The Civic Coalition ARI, represented by its president Maximiliano Ferraro, distanced itself from the impeachment proposal. Ferraro stated that, although what happened was serious and could constitute crimes such as money laundering or fraud, impeachment was not the solution. Instead, he advocated for ensuring the proper service of justice and made himself available to collaborate in the relevant investigations.

Republican Proposal (PRO) expressed concern about the incident's economic impact and possible damage to Argentina's credibility. However, they rejected impeachment, calling it "opportunistic".

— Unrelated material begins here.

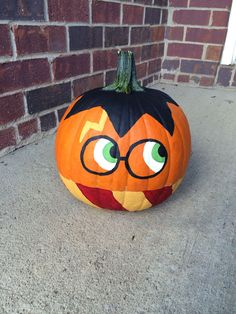 Brilliant Pumpkin Painting Ideas For Amazing Halloween Related posts:Get instant access to over workouts on Beachbody on Demand!Pots with a Personal Touch: Pumpkin Decorating Ideas That Are Super Festive, But Still Tasteful October 31 Halloween, Halloween Tags, Holidays Halloween, Halloween Crafts, Halloween Painting, Halloween Pumkin Ideas, Fun Pumpkin Ideas, Scary Halloween, Unique Pumpkin Carving Ideas
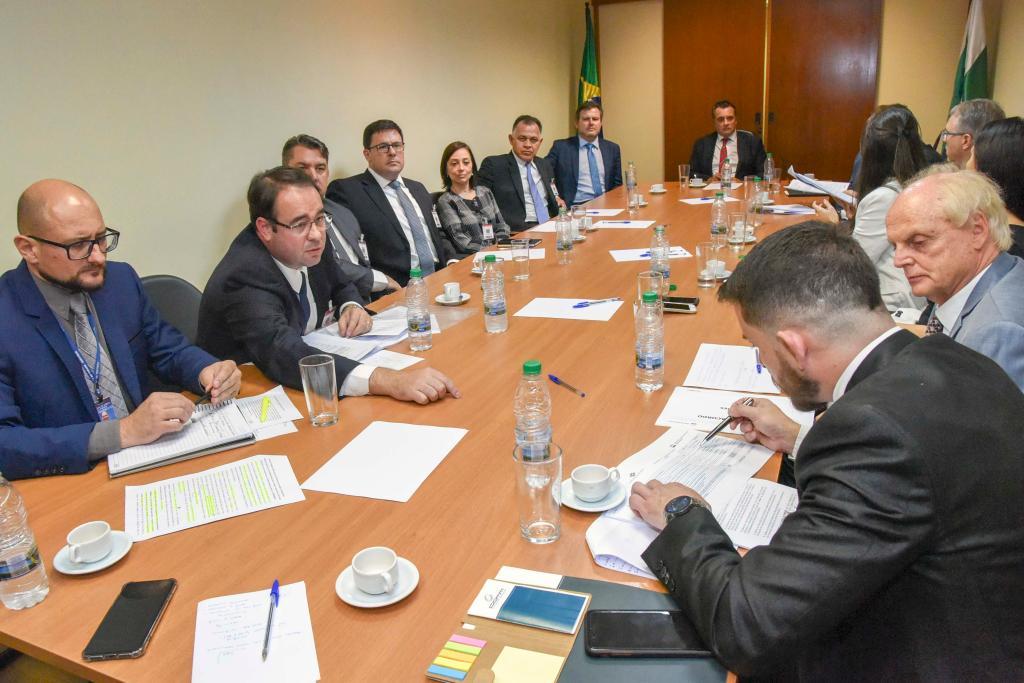 2ª Vice-Presidência promove mediação para construir acordo coletivo entre representantes da Petrobrás, de pescadores e de marisqueiros de Paranaguá e Antonina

On Tuesday, April 8, Argentina's Chamber of Deputies approved an investigation into $Libra including requiring testimony from government officials; Milei and his sister, chief of staff Karina Milei, will not be questioned and are not implicated. In late November 2025, an Argentine congressional commission authored a report on the investigation. The commission concluded that Milei allegedly used his presidency to promote a scam, that his image was exploited for profit, and that the $LIBRA token was not his first such incident. The findings appear in a 200-page report issued after three months of lower-house deliberations, backed by opposition parties but disputed by some members of Milei’s party and the PRO. The report is not a criminal investigation and cannot make direct claims about events.

=== Previous crypto promotion ===
In 2021 as a national deputy, Milei recommended a crypto platform called CoinX. A year after Milei's recommendation, the National Securities Commission banned the financial operation for not having any authorization to offer investments and compared its operation to a Ponzi scheme. Thousands of investors were affected by CoinX and suffered millions in losses. In response to 23 Argentine Federal Police raids on offices and homes in Buenos Aires and the Santa Fe Province investigating the alleged fraud, Milei responded: "I only gave my opinion".

In 2022, Milei promoted the Vulcano Game NFT gaming project, describing it as "very interesting". In the weeks after Javier Milei's announcement, the price of the video game company's token, $VULC, went to $0.

== Possible legal consequences ==
Over 100 criminal complaints alleging fraud were filed against Milei by February 17. Most accusations were lodged by politicians aligned with Kirchnerism, and a group led by Claudio Lozano, the leader of the opposition Popular Unity party, filed charges of fraud against Milei. In the first 48 hours following Milei's initial tweet, 112 criminal complaints were filed in the Supreme Court of Argentina.

In response, Milei ordered the Anti-Corruption Bureau to determine whether any member of the national government, including himself, had misbehaved. Additionally, a new body called the "Unit for Investigation Tasks" was created within the Presidency to investigate the entire $LIBRA project.

International law firms, such as Burwick Law, proposed class action lawsuits on behalf of foreign investors who suffered significant losses following the collapse of $LIBRA. These firms sought to group affected parties from various jurisdictions to present cases in international courts, arguing that Milei's cryptocurrency promotion constituted a deceptive practice that led to detrimental investments.